==== İncelenecek metin ====

She-J


Evet efendim, yine meraklısına bir filmle huzurlarınızdayız. She-J profesyonel kameraman bir arkadaşımız olan Elvan Kıvılcım'ın neredeyse her şeyini tek başına hallettiği 2007 yapımı filmi. Elvan yönetmen, yapımcı, kameraman (bu da aslında kadınlar için kullanılmaması gereken bir kelime ama kameravoman diye bir şey girmedi henüz güzel Türkçe'mize), kurgucu, müzikçi, her şeyci bu 63 dakikalık mini mini belgesel filmde. Geçtiğimiz günlerde Pera Müzesi'ndeki film etkinliklerinin açılış filmi olarak yayınlanmıştı She-J, orada yakalayamamıştım, evde DVD'ye kısmetmiş.
She-J ismi aslında filmin konusuna dalalet diyebiliriz. Konumuz şu: iki tane kadın (she) DJ (j) var elimizde. Türkiye'den DJ Beyza ve Hollanda'dan DJ Dame (Natasja). Aşağı yukarı aynı yaşlarda, kariyer basamakları olarak aynı yerlerde iki kadın. İkisi de evli değil, ve ikisinin de 11 yaşında oğulları ve uzun süreli sevgilileri var, ikisinin de sevgililerinin ailesi DJ oldukları ve anne oldukları için bu kadınları oğullarına layık görmüyor. Natasja Lahey'in durgunluğundan düzeninden bıkkın, hareket ister; Beyza İstanbul'un kaosundan, pisliğinden bıkkın tertip, düzen, medeniyet ister. Ama en sonunda birbirlerinin yaşadıkları hayatı gidip yerinde görünce aslında çok da farklı olmadıklarını anlayıverirler.
Film fena değil, anlatmak istediğini anlatmış. Ama bazı kartların üzerine fazla oynanmış bence. Başta annelik... Ben çocuğum olmadığı için mi böyle düşünüyorum bilemiyorum ama kadınların ikisinde de bir "İşime aşığım, sevgilime aşığım, ama en çok oğluma aşığım" modu var ki evlerden ırak. Özellikle Beyza bölümlerde iyice rahatsız edici olabiliyor bu mod. Çünkü kendisi Türk erkeğinin 35 yaşına da gelse çorabını annesine yıkattığından, sonra da anası gibi bir gelin bulup evlenip ömrü hayatını ense yaparak geçirdiğinden şikayet ederken eşek kadar olmuş oğlunun kahvaltısını çocuğun ağzına yedirmekte bir beis görmüyor. Bir yandan ataerkil toplumdan şikayet edip, "Ah hepsi annelerin suçu nasıl yetiştirirsen öyle olur" deyip, diğer yandan "Aslan oğlum evimizin erkeği" söylemlerine girilebiliyor.

==== Sağlanan satırlar ====

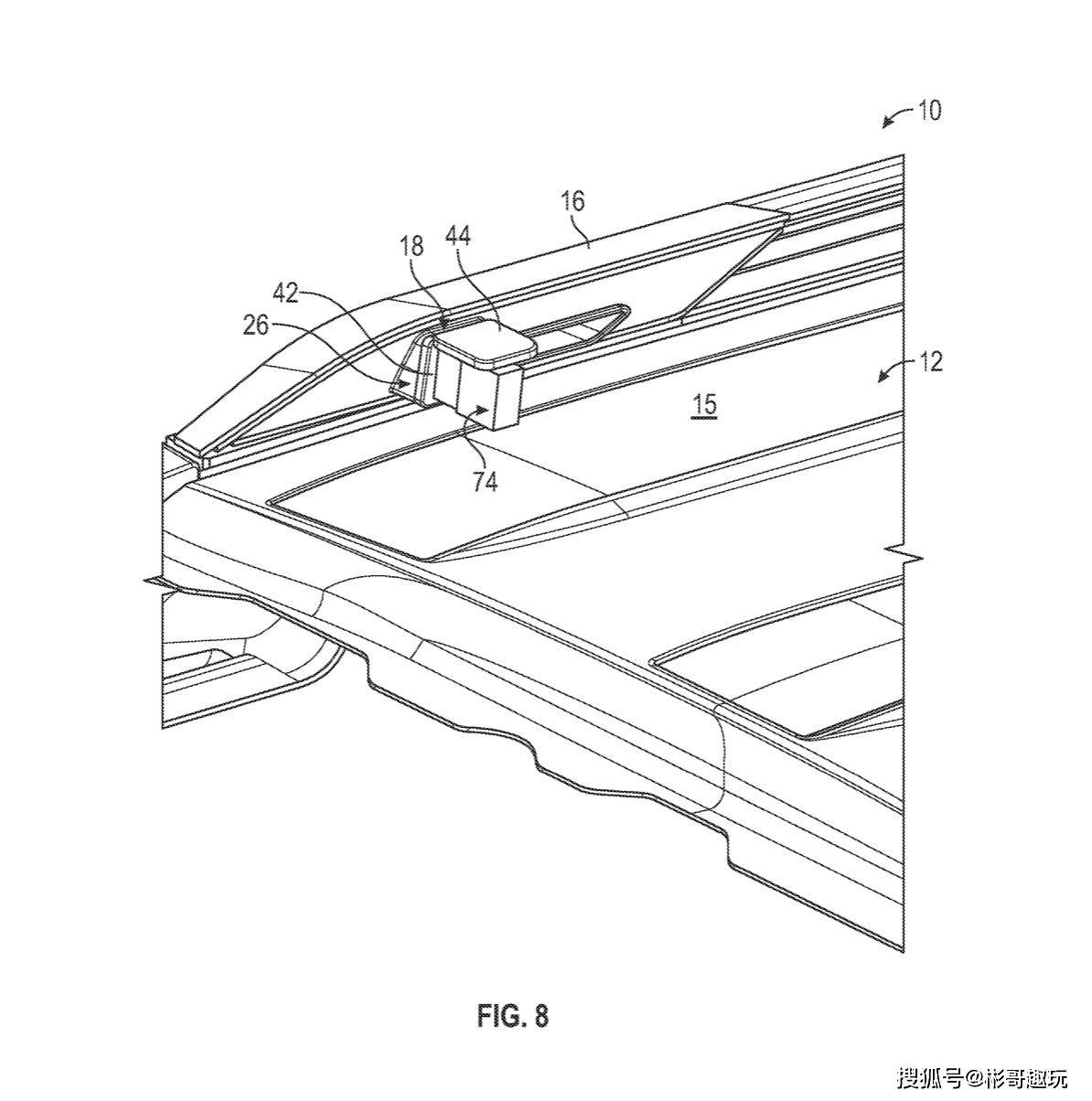 10

16

18

44

42

26

12

15

74

FIG. 8

搜狐号@彬哥趣玩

====

Sıra sizde: She-J filmini anlatan yazıyı iki cümleyle nasıl özetlersiniz? Bu satırlar başka bir kaynaktan alınmıştır.

Alıştırma yanıtı: She-J, Elvan Kıvılcım'ın neredeyse her şeyini tek başına üstlendiği 2007 yapımı, 63 dakikalık bir belgesel filmdir ve Türkiye'den DJ Beyza ile Hollanda'dan DJ Dame'yi (Natasja) konu alır. İkisi de evli olmayan, 11 yaşında oğulları ve uzun süreli sevgilileri olan bu iki kadın, birbirlerinin hayatını yerinde görünce çok da farklı olmadıklarını anlar; yazara göre film fena değildir, ama annelik gibi bazı kartların üzerine fazla oynanmıştır.